*TEXTAUSZUG*
-------

Unter anderem rezitiert Malay ein Gedicht, das sie aus ihrer Kindheit kannte. Darin kommt das N-Wort vor, das sie bei der Performance auch ausspricht. Dieses Gedicht und dieses Wort, das damals in aller Munde war, hat sie schon als Elfjährige verletzt, wie sie erzählt, und das Gedicht prompt umgeschrieben. Sie erzähle diese Geschichte unter anderem auch, um dazu zu ermutigen, sich gegen die Gleichmut zu wehren und diese Verletzungen zu bearbeiten.
Nun aber gab es Beschwerden von Zuschauern, die die Verwendung des N-Wortes auch durch Betroffene in diesem unmissverständlichen Kontext anmahnen. Es wurde sogar kritisiert, dass die beiden davon erzählen, dass sie ohne Väter aufgewachsen sind, weil das ein Stereotyp über schwarze Männer verfestige.
Dazu passen auch die obskuren Erlebnisse in seiner Buchhandlung, von denen Ben von Rimscha berichtet. Es ist ist übrigens nicht das erste Mal, dass eine Buchhandlung in Berlin unter Druck gesetzt wird, weil sie angeblich “problematische” Literatur (Sprich: Unproblematische Literatur, die bestimmten Milieus nicht in den weltanschaulichen Kram passt.) im Programm hat.
Was genau widerfährt Ihnen denn?
Leute kommen in den Laden, knallen ein kürzlich bei mir gekauftes Buch auf die Theke und fordern ihr Geld zurück. Ich muss mir dann anhören, dass ich angeblich transfeindliche, antisemitische oder faschistische Literatur sowie sexistische und frauenfeindliche Postkarten von Loriot verkaufe. "Jim Knopf" wird als rassistisch verdammt. Ein Kunde entfernte kürzlich einen Stapel mit Büchern von Ahmad Mansour und versteckte ihn hinter anderen Büchern, damit dieser "gefährliche, rassistische und AfD-nahe Schund" nicht mehr unter die Leute komme. Solche Fälle sind keine Seltenheit mehr. Sie haben zugenommen.
Wenn jemand von mir verlangt, ich solle alle Bücher von Sally Rooney aus dem Programm nehmen, weil die Autorin eine Antisemitin sei, dann versuche ich zu vermitteln, dass es zwischen Autor und Werk einen Unterschied gibt. Ezra Pound war bekennender Faschist und Antisemit, Dostojewski ein spielsüchtiger Panslawist, Jean-Paul Sartre ein Maoist - sollen wir deren Werke nun alle ausmustern? Zuletzt gab "Die Antiquiertheit der Frau" von Sara Rukaj Anlass für Empörung; die Philosophin hat es gewagt, die Queer-Theorie in einer herrlich polemischen Art auseinander zu nehmen. Das reicht schon, zu den Bösen gezählt zu werden.

-------

*DIE DATENSÄTZE*

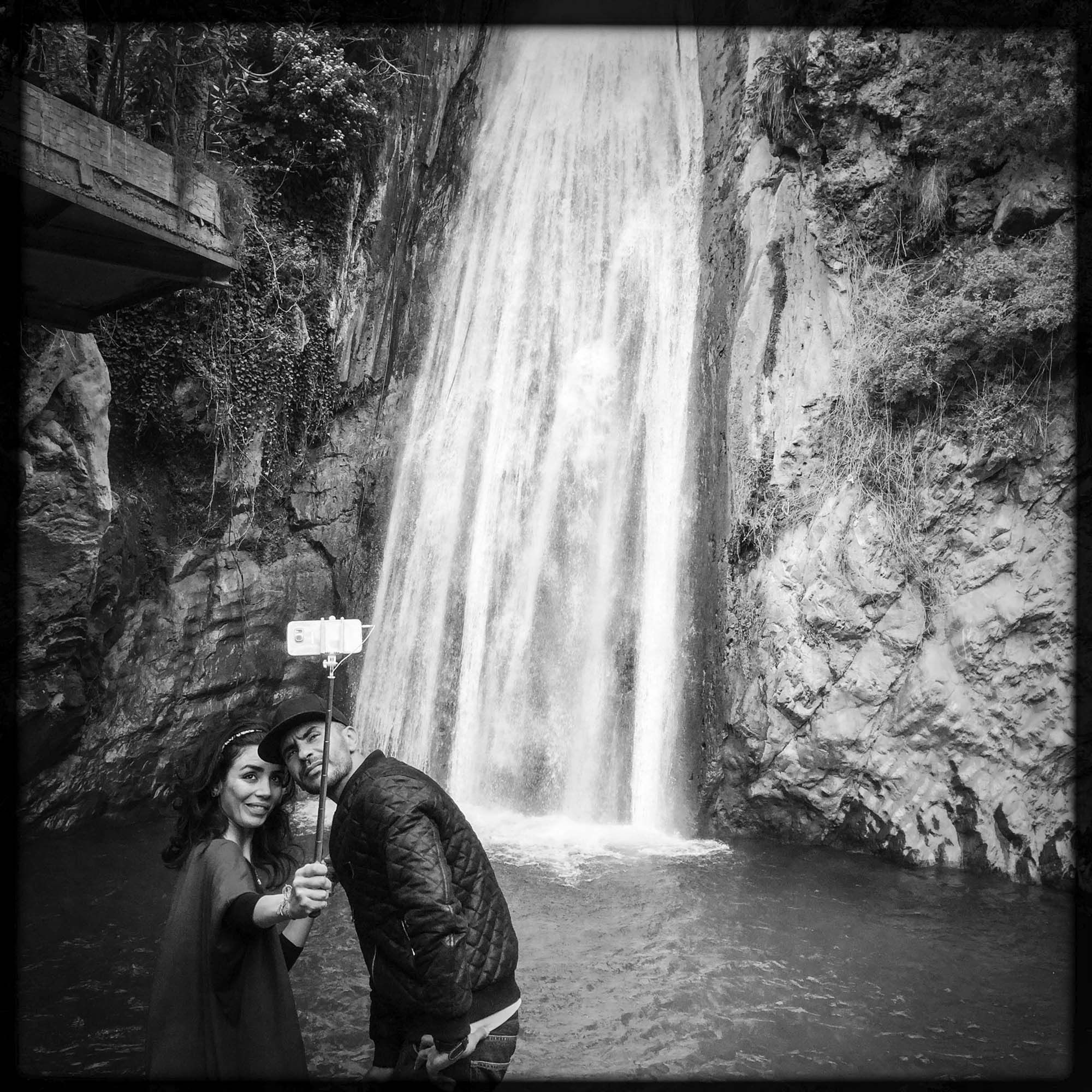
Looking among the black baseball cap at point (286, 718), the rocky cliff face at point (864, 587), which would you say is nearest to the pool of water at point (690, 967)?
the rocky cliff face at point (864, 587)

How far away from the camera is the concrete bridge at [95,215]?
14.3ft

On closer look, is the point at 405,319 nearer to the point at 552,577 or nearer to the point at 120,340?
the point at 120,340

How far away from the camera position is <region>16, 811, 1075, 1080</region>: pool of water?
3.65 metres

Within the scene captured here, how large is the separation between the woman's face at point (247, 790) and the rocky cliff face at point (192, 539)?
12.9 ft

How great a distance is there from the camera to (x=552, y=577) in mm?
7715

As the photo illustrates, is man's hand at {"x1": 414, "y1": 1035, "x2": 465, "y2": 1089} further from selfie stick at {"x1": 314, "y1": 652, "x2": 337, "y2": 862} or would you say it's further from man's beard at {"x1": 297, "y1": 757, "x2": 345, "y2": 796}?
man's beard at {"x1": 297, "y1": 757, "x2": 345, "y2": 796}

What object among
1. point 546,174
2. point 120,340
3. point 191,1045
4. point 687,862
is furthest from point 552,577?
point 191,1045

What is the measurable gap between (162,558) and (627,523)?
4.12 metres

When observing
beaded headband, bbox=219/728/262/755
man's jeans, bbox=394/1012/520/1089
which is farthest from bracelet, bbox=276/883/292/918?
man's jeans, bbox=394/1012/520/1089

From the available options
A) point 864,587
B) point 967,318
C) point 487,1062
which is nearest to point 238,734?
point 487,1062

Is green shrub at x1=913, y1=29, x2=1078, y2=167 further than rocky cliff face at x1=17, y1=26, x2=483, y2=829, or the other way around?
green shrub at x1=913, y1=29, x2=1078, y2=167

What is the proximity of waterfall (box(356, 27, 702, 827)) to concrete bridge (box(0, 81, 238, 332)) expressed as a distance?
10.5 ft

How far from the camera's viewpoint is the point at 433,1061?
2266 mm

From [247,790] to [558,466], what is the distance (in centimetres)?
597
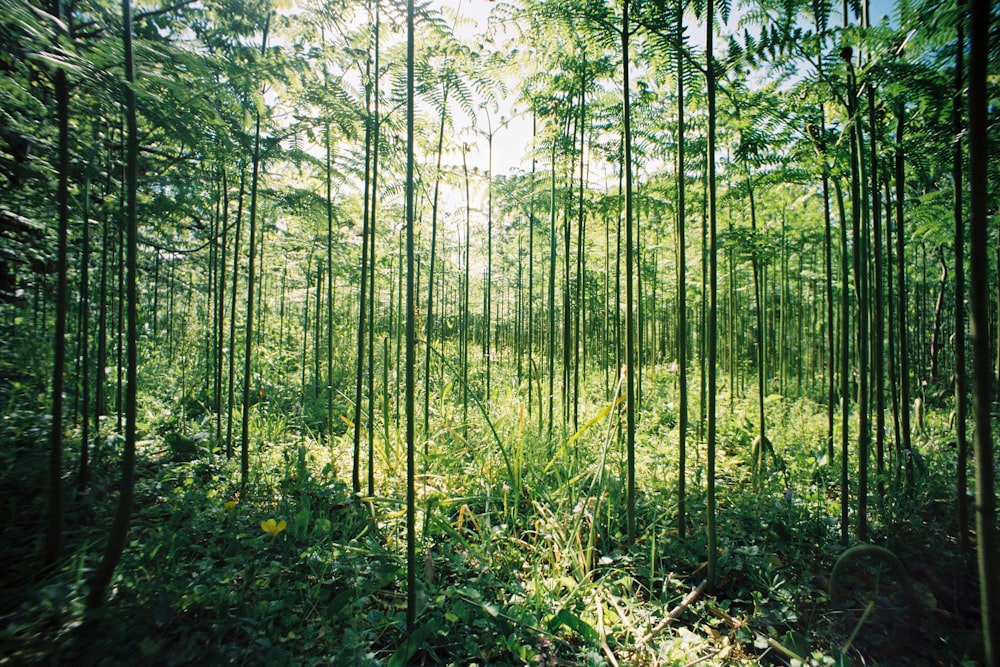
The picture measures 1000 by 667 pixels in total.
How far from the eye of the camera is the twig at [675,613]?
1.72m

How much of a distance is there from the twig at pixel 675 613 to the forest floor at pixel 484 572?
0.03 metres

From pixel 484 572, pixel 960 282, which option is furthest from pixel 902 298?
pixel 484 572

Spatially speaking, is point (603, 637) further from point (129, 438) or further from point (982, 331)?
point (129, 438)

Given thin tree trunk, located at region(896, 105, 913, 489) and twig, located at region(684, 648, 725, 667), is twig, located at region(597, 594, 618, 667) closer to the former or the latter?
twig, located at region(684, 648, 725, 667)

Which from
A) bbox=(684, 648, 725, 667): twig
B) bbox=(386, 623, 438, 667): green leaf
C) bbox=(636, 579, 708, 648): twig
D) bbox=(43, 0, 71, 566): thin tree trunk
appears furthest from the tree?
bbox=(43, 0, 71, 566): thin tree trunk

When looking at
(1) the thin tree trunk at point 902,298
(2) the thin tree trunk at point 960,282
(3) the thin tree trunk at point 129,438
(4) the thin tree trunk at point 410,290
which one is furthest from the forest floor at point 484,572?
(2) the thin tree trunk at point 960,282

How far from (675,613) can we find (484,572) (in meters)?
0.95

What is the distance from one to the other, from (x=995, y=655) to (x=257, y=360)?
722 centimetres

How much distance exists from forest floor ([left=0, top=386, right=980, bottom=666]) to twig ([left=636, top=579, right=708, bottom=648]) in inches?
1.1

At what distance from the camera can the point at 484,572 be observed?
215 centimetres

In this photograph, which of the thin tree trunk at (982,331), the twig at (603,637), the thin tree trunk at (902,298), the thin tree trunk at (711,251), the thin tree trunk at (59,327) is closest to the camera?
the thin tree trunk at (982,331)

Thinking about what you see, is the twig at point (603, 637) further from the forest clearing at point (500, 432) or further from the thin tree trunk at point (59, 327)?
the thin tree trunk at point (59, 327)

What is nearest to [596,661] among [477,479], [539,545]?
[539,545]

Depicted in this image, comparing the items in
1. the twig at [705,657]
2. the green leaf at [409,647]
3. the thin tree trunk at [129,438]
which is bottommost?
the twig at [705,657]
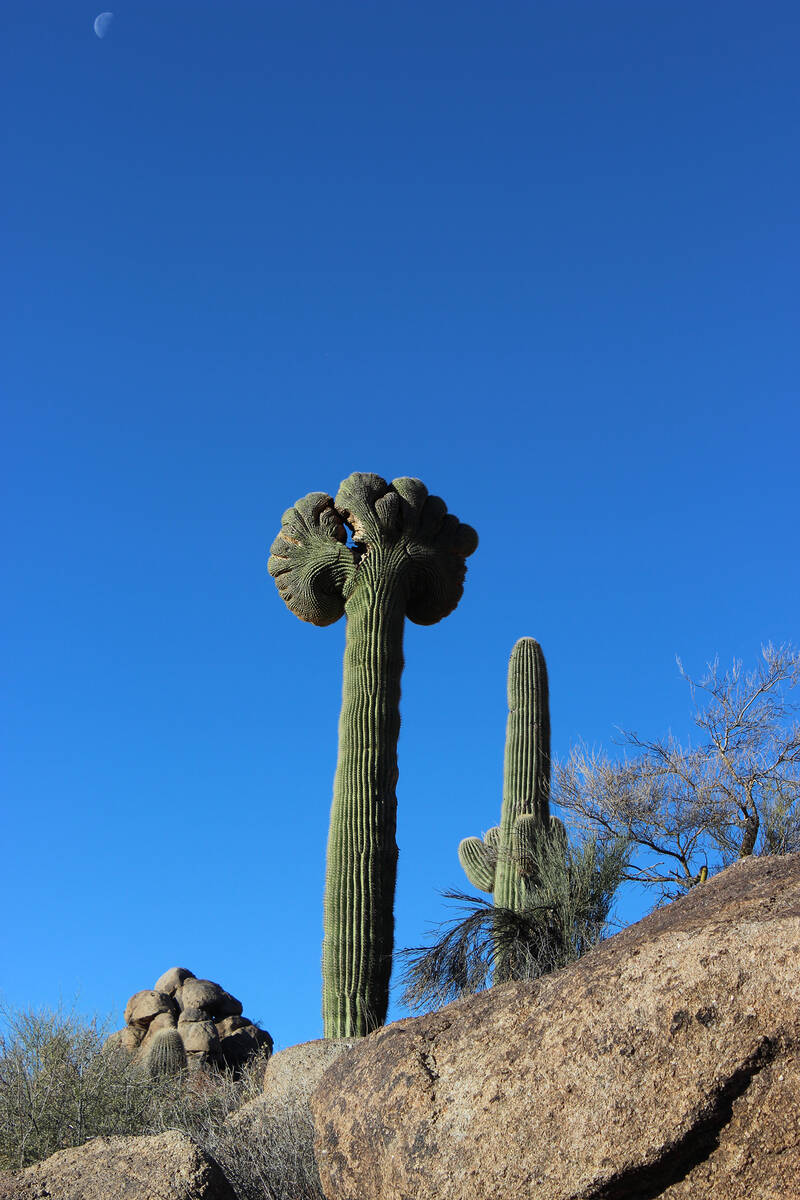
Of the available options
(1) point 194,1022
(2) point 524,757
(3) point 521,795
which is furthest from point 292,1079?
(1) point 194,1022

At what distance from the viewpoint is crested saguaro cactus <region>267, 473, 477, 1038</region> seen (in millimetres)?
11312

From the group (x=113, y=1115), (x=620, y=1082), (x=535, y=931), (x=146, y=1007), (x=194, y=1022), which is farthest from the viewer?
(x=146, y=1007)

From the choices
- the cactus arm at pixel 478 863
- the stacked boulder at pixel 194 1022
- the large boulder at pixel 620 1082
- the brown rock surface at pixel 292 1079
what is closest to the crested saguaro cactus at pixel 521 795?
the cactus arm at pixel 478 863

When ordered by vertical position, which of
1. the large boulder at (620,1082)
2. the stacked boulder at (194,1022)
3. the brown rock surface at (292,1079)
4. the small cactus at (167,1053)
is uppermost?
the stacked boulder at (194,1022)

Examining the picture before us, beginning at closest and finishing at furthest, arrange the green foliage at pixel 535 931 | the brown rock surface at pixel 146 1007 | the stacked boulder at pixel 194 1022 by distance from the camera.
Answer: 1. the green foliage at pixel 535 931
2. the stacked boulder at pixel 194 1022
3. the brown rock surface at pixel 146 1007

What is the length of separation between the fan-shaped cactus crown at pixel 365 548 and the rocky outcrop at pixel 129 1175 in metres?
8.39

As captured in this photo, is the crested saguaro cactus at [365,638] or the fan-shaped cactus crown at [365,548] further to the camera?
the fan-shaped cactus crown at [365,548]

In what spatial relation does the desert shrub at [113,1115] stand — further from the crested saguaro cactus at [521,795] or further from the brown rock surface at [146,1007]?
the brown rock surface at [146,1007]

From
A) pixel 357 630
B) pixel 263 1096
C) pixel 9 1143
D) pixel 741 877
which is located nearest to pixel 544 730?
pixel 357 630

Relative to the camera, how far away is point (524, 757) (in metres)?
14.3

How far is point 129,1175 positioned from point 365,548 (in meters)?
9.02

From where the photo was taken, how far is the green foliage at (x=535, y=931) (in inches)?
434

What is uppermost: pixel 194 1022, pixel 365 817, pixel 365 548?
pixel 365 548

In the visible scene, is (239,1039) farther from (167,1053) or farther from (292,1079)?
(292,1079)
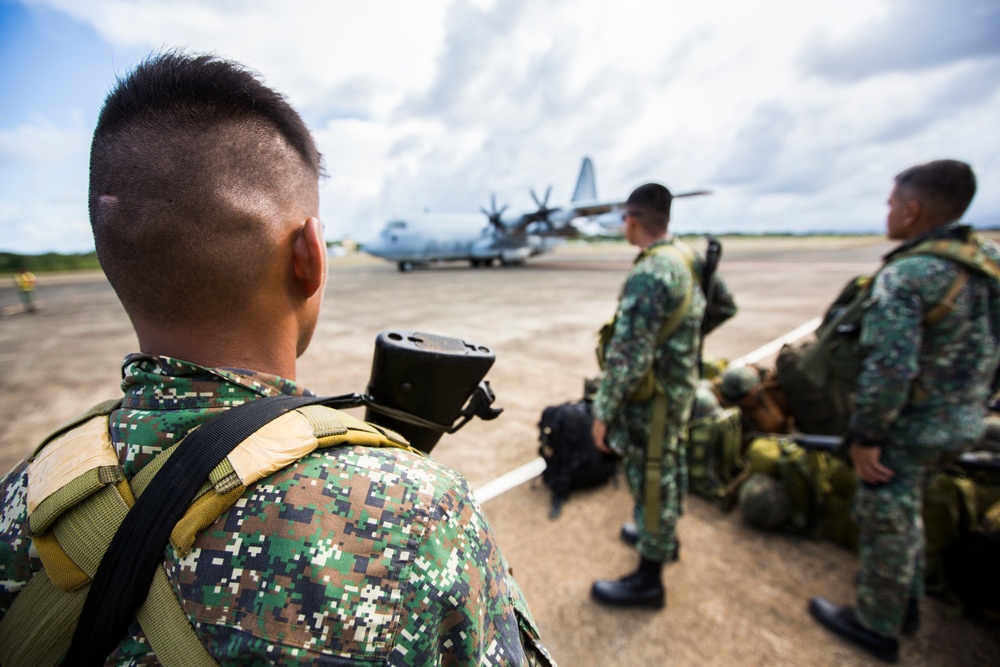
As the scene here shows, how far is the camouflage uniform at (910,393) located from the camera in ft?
6.63

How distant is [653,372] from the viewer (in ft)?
8.18

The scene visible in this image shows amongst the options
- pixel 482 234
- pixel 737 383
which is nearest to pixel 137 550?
pixel 737 383

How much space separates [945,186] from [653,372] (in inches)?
63.0

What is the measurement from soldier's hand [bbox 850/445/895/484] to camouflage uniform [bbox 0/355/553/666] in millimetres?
2156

-------

*ARBEITSAUFTRAG A*
Beantworte anhand des Textauszugs über Beschwerden und Empörung jede Frage kurz:
(i) Wie alt war Malay, als das Gedicht aus ihrer Kindheit sie verletzte?
(ii) Von wem stammen die Postkarten, die als sexistisch und frauenfeindlich bezeichnet werden?
(iii) Welches Buch von Sara Rukaj gab zuletzt Anlass für Empörung?
*ARBEITSAUFTRAG B*
Wie geht der Textauszug über Beschwerden und Empörung weiter? Schreibe eine Fortsetzung, die nach dem letzten Satz einsetzt.

*LÖSUNG A*
(i) Elf Jahre.
(ii) Von Loriot.
(iii) „Die Antiquiertheit der Frau“.

*LÖSUNG B*
Aber Rukaj steht doch klar links.
Natürlich tut sie das. Die Leute, die bei mir Luft ablassen, haben die Bücher nicht gelesen und wollen es auch gar nicht. Die hören in ihrer Blase, das Werk sei queer-feindlich, was ihnen ausreicht, es zu verteufeln. Wenn ich darauf verweise, dass der - übrigens brillante - Text von Rukaj marxistisch und von Sigmund Freud beeinflusst ist, werde ich angeblafft: "Nein, das ist Faschismus!" Das ist ein großer Hohn, das Buch in der Weise zu diffamieren, eine Verharmlosung des Faschismus. Wer es auch nur wagt, das Buch von Rukaj als Debattenbeitrag in einem Land mit Meinungsfreiheit zu verteidigen, wird als Menschenfeind hingestellt. Da mach ich mir dann doch große Sorgen um die Meinungsfreiheit und frage: Welcher Autor und welches Werk sollen als Nächstes auf den Index?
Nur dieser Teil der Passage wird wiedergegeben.